Deliver us from the altar of approval. Help us take back the peace we have handed over. Help us silence the voices that should never have been that loud. Help us hear your voice — steady, constant, sure — above the noise.

And remind us of what was true before we could do anything to earn it: that we are loved. We are chosen. We are accepted in the Beloved. That before our first achievement, before our first performance, before we had done a single thing — you already knew us and called us yours.

Let that be enough. Let that be more than enough. Let that be everything.

In Jesus' name, amen.

Declarations

Read these out loud. Especially if they feel awkward. Especially if a voice in you says, but is this really true? Say them anyway. Truth spoken in faith has a way of cutting through the noise.

  • I do not need human approval to validate my God-given worth.
  • My identity comes from Christ, not public opinion.
  • I am loved by God — fully, completely, right now.
  • I am accepted by God — not because of my performance, but because of His grace.
  • I am chosen by God — and that choosing does not change.
  • I am secure in Christ — even when the crowd turns.
  • I will obey God's voice above the voice of the crowd.
  • I refuse to live in fear of rejection.
  • I will not measure my value by likes, applause, comments, or opinions.
  • I am free from the prison of approval.
  • I release the need to prove myself to people who cannot see my worth.
  • I take back the peace I have handed over.
  • I am who God says I am — and that is enough.

You Are Already Free. You Just Have to Walk Out.

Jesus was rejected by many. Misunderstood by most. Abandoned by the ones He was closest to. He walked to the place of greatest suffering in human history, alone, while the crowd that had cheered for Him days before called for His death.

And He never stopped being who He was.

The crowd did not determine His identity. The religious leaders did not determine His identity. The cultural expectations of His day did not determine His identity. The disciples' fear and failure did not determine His identity.

His Father's voice determined His identity. And that voice said: Beloved. Mine. Pleasing.

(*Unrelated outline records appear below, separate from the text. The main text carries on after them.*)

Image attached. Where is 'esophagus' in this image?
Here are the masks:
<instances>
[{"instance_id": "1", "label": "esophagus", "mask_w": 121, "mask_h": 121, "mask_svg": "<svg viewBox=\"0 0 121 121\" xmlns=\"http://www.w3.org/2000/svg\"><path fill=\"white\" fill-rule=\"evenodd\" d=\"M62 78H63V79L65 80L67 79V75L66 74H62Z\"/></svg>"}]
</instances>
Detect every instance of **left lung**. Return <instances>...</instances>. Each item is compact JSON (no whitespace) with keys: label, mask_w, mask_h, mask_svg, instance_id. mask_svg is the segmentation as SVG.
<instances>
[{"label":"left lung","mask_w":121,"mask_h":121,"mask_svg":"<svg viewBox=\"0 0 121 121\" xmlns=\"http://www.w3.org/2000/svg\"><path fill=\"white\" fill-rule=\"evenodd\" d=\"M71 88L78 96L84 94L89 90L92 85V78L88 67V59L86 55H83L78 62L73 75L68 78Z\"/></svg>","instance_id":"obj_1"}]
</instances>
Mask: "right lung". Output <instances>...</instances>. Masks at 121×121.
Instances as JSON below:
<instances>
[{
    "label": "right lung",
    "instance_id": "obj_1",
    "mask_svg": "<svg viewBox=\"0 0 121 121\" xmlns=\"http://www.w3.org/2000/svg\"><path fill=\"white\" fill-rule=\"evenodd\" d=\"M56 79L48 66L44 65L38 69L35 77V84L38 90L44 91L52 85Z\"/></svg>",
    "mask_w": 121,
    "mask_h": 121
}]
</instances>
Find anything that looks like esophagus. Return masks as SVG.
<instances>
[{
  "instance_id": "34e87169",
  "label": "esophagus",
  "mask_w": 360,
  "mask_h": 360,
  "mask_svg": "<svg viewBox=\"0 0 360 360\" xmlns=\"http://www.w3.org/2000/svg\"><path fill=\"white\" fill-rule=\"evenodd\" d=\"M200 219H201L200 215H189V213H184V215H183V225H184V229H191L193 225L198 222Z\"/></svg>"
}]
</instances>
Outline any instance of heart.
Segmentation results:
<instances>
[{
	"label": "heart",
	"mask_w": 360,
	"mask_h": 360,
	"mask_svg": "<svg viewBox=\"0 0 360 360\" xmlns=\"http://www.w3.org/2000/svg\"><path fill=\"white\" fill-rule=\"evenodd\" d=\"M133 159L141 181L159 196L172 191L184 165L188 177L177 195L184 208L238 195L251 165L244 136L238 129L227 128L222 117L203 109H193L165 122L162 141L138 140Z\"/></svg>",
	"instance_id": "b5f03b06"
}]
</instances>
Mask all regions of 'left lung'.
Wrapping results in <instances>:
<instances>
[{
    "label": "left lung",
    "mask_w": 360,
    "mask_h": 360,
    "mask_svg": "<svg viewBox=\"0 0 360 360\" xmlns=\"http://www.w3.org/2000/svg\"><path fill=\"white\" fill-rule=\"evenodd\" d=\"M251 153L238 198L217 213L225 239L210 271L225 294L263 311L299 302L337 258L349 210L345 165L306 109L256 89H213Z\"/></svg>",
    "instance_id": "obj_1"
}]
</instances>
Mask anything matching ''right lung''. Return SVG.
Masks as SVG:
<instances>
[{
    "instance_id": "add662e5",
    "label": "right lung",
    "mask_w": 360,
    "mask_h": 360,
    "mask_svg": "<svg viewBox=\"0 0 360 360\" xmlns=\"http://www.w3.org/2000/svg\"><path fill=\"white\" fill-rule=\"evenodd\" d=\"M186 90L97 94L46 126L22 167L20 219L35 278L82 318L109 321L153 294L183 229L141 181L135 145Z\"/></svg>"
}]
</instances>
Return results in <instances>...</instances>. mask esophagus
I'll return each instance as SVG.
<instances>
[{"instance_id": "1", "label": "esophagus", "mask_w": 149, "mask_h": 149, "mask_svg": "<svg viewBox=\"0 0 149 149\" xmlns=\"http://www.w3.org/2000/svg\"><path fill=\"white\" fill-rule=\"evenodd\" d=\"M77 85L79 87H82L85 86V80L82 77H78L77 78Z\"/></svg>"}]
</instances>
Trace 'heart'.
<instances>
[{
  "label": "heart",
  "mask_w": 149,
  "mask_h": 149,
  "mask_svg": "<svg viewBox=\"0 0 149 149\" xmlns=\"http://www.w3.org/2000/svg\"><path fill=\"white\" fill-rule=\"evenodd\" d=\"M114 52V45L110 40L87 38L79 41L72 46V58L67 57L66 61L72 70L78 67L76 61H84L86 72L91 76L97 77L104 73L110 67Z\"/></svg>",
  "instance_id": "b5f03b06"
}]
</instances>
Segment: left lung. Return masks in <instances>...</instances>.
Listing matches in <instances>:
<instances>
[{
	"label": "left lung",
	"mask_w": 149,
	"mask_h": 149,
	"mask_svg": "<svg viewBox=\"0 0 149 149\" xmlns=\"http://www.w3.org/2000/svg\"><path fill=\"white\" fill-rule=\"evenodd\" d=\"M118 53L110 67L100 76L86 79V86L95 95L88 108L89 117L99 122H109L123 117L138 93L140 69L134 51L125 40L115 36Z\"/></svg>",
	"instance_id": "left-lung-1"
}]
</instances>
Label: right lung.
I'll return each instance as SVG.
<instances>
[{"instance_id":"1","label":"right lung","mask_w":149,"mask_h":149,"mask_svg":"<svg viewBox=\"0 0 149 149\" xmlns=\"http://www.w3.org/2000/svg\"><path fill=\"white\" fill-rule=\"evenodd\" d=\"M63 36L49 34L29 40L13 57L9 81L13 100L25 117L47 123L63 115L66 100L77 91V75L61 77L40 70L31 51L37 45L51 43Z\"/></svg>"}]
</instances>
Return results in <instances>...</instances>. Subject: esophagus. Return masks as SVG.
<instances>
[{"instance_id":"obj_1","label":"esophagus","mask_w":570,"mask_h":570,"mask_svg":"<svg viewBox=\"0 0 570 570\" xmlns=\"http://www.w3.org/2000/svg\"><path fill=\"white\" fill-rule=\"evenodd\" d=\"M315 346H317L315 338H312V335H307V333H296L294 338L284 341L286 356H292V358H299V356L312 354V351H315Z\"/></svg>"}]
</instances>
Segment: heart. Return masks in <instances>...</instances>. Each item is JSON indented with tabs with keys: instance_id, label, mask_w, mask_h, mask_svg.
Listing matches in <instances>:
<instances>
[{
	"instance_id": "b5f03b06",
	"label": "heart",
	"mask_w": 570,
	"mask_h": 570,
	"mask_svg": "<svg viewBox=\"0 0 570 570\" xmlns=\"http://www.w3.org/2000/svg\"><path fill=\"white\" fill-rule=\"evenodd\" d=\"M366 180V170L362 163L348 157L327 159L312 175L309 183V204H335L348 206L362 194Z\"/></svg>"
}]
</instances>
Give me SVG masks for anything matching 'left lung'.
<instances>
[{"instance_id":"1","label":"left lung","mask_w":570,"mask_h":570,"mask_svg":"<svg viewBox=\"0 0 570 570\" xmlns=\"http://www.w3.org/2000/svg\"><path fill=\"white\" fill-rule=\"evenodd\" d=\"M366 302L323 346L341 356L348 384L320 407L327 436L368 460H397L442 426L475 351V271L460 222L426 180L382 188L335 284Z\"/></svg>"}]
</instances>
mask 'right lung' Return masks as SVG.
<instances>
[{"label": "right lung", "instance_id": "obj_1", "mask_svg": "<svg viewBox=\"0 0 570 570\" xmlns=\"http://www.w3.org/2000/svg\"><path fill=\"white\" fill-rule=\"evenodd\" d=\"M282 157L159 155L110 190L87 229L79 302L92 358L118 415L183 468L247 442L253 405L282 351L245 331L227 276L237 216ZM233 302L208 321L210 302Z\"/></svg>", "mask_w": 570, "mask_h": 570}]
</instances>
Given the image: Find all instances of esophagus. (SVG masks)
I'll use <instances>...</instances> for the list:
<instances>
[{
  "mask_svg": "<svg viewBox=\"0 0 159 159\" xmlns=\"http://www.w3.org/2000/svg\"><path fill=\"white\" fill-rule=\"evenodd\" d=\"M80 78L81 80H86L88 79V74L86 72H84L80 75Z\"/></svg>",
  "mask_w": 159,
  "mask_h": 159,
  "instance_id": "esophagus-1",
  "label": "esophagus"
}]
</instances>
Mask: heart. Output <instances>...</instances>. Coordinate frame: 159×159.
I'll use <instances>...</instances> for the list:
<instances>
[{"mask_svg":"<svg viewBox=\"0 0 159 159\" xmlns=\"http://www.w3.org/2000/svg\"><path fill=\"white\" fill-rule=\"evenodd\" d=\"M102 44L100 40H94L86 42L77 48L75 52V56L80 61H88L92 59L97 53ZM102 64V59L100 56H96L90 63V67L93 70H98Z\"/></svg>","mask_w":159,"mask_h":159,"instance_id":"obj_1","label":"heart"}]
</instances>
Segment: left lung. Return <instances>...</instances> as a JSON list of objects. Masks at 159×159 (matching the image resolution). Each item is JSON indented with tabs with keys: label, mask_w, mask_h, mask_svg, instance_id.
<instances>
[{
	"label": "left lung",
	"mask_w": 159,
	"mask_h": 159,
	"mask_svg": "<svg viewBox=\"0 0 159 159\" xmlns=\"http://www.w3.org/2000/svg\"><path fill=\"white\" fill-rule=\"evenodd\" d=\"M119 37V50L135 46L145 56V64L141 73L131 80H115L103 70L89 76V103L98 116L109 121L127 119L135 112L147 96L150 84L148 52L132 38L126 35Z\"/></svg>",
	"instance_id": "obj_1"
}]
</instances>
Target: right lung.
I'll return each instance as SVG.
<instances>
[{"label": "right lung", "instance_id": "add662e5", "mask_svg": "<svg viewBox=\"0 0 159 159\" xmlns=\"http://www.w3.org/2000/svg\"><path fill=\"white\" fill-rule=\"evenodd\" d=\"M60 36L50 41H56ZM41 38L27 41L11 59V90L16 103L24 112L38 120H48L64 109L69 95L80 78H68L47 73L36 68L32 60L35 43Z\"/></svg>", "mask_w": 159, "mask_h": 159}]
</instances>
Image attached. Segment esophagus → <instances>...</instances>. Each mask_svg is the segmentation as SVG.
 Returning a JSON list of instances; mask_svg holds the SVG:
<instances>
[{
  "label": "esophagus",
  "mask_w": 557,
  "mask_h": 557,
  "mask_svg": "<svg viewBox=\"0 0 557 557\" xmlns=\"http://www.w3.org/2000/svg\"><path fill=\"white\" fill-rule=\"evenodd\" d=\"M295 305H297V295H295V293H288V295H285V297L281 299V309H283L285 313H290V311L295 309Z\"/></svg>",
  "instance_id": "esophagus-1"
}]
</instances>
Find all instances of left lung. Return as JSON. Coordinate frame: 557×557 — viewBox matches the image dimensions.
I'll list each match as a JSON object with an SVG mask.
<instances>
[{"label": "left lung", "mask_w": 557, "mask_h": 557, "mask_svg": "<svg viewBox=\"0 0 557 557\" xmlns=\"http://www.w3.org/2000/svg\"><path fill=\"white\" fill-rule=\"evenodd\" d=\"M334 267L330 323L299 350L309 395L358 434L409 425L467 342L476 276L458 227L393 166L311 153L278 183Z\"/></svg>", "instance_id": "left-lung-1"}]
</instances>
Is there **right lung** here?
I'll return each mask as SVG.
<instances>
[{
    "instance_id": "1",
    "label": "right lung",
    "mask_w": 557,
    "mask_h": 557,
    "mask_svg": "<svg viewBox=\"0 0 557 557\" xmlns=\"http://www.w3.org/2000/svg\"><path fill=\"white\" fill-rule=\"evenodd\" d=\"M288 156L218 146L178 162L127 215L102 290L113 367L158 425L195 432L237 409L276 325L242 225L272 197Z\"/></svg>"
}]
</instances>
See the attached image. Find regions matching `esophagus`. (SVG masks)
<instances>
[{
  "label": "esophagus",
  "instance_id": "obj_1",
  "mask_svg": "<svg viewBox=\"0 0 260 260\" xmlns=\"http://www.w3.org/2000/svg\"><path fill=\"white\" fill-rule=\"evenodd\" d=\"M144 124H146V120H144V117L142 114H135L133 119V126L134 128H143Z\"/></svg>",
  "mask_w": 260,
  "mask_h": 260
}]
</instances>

That same voice is speaking over you.

The culture does not determine who you are. Social media does not determine who you are. Your family — even the ones who should have done better — do not get the final word on who you are. The people who misunderstood you, dismissed you, walked away from you, never saw you — they don't get to write the final sentence of your story.

God does.

And what He says is this: You are loved. You are chosen. You are accepted. You are Mine. And you are free.

You don't have to keep running the approval race. You don't have to keep performing for people whose opinion doesn't carry the weight you've been giving it. You don't have to keep shrinking yourself to fit into spaces that were never meant to contain you.

The prison door is already open.

Walk out.

Walk into the freedom of knowing exactly who you are and whose you are — not because the crowd confirmed it, but because the Creator declared it.

And when you get out there, and the crowd gets loud again — and it will — come back to this. Come back to the voice that spoke before you ever did anything to earn it.

"This is my beloved child, in whom I am well pleased."

That's your identity. No performance required.